Bruno Herley.
La muerte inesperada es tremenda, uno, al principio, no lo cree, lo siguiente es corroborar la noticia, pero al paso de los días la incredulidad hace su presencia y tratamos de ir con el ausente a realizar las actividades cotidianas, hasta caer en cuenta que ya no hay nada, entonces los recuerdos dimensionan la partida y cierta acidez recorre la boca hasta formar un hueco en el estómago. La nostalgia, las cosas inconclusas, las palabras en el aire, todo, nos devuelve a la cordura, a la aceptación. Y ahí vamos, justificamos nuestro paso por el lugar donde miramos por última vez a esa persona y gozamos, de manera íntima, la ausencia del otro, ese dolor tan apegado a la muerte, a la idiosincrasia de la tragedia.
Hace diez años, al llegar al lugar donde vivo, descubrí un negocio que su especialidad era la venta de raspados, también había refrescos, papas fritas, dulces y toda aquello que lo convertía en la delicia de los chicos chuchuluqueros. Quien atendía el negocio, Pancho Mísquez, era un hombre alto y delgado, de manos grandes y voz fuerte, parecía un gran danés detrás del aparador. Bastó la breve charla por primera vez y saber que compartíamos amigos y diferencias políticas, para que naciera una amistad enorme. A veces, el ir a comprarle algo era el pretexto para platicar y discutir cualquier tema, como buen tendero, tenía la información de primera mano a pesar de no tener teléfono inteligente, era de la vieja guardia, esos que creen en la palabra hablada, en la cultura oral de los barrios. Su tienda era punto de reunión para los ratos libres, para conocer gente, para el debate, era ahí el Facebook de los viejos.
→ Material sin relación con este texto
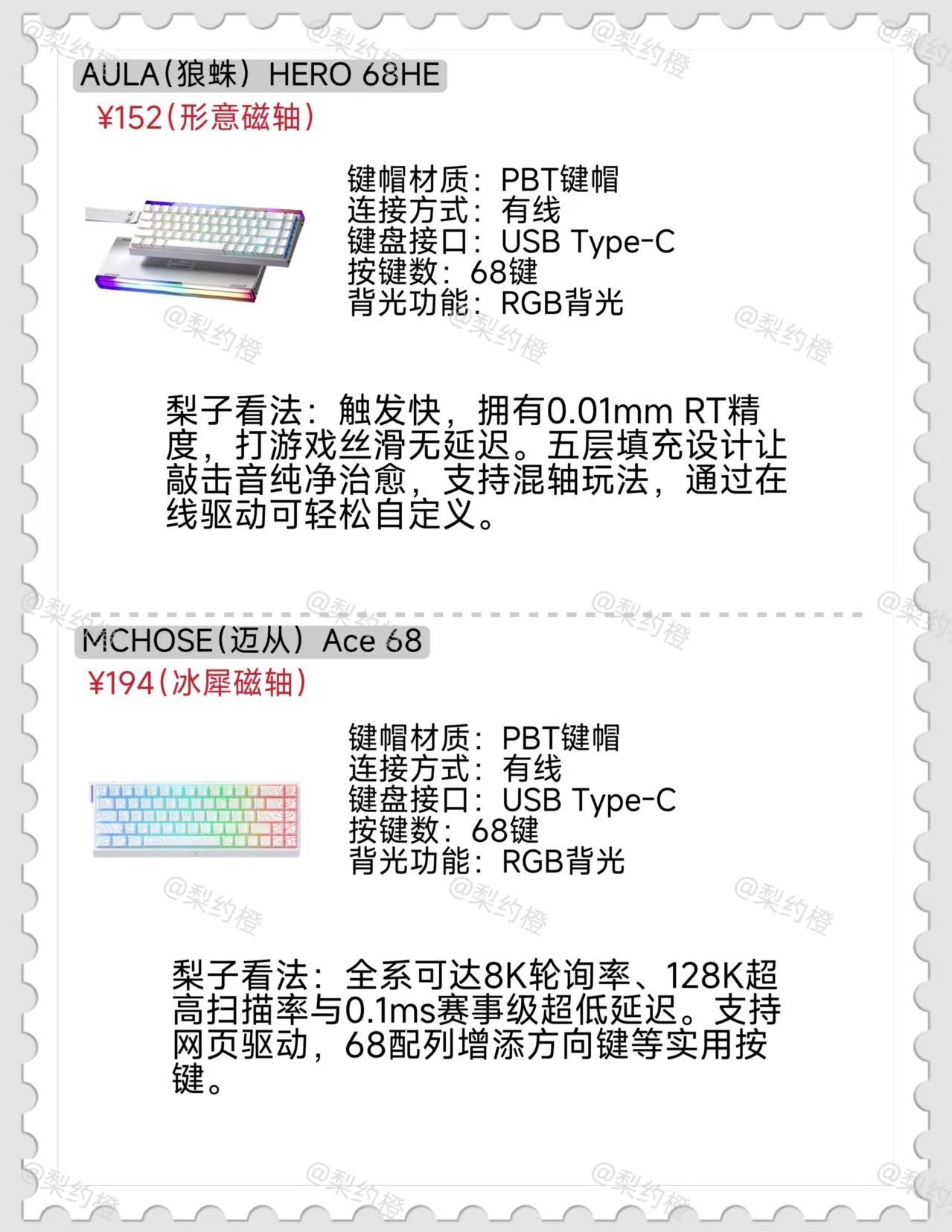 AULA(狼蛛) HERO 68HE
¥152(形意磁轴)

键帽材质:PBT键帽
连接方式:有线
键盘接口:USB Type-C
按键数:68键
背光功能:RGB背光

梨子看法:触发快,拥有0.01mm RT精度,打游戏丝滑无延迟。五层填充设计让敲击音纯净治愈,支持混轴玩法,通过在线驱动可轻松自定义。

MCHOSE(迈从) Ace 68
¥194(冰犀磁轴)

键帽材质:PBT键帽
连接方式:有线
键盘接口:USB Type-C
按键数:68键
背光功能:RGB背光

梨子看法:全系可达8K轮询率、128K超高扫描率与0.1ms赛事级超低延迟。支持网页驱动,68配列增添方向键等实用按键。

@梨约橙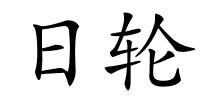 日轮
Diez años conviví con él, tiempo que guardará mi memoria, esa caja de pandora que en ocasiones dudamos en abrir. Permanecerá el vacío allá afuera, pero dentro siempre estará él, habrá momentos puntuales para recordarlo, cuando pase por su tienda sentiré la leve pesadumbre de la ausencia y evocaré algún disparate, los pesos perdonados en la compra, las noticias de la calle, todo eso que apelaba a beber refrescos con harto hielo. Solo resta decirte, Pancho, que ahí queda tu banca amarilla, el plan de suplirla por mesitas para incentivar más la plática, las preguntas tontas de obviedades para descongelar la llegada repentina, tus pleitos por las botellas. El Licenciado, el Pancho, el ingeniero pedo, el Luchador, el Borrego, Pancho el Taquero, las doñas de la taquería, todos, ya te extrañamos. Hasta siempre, amigo.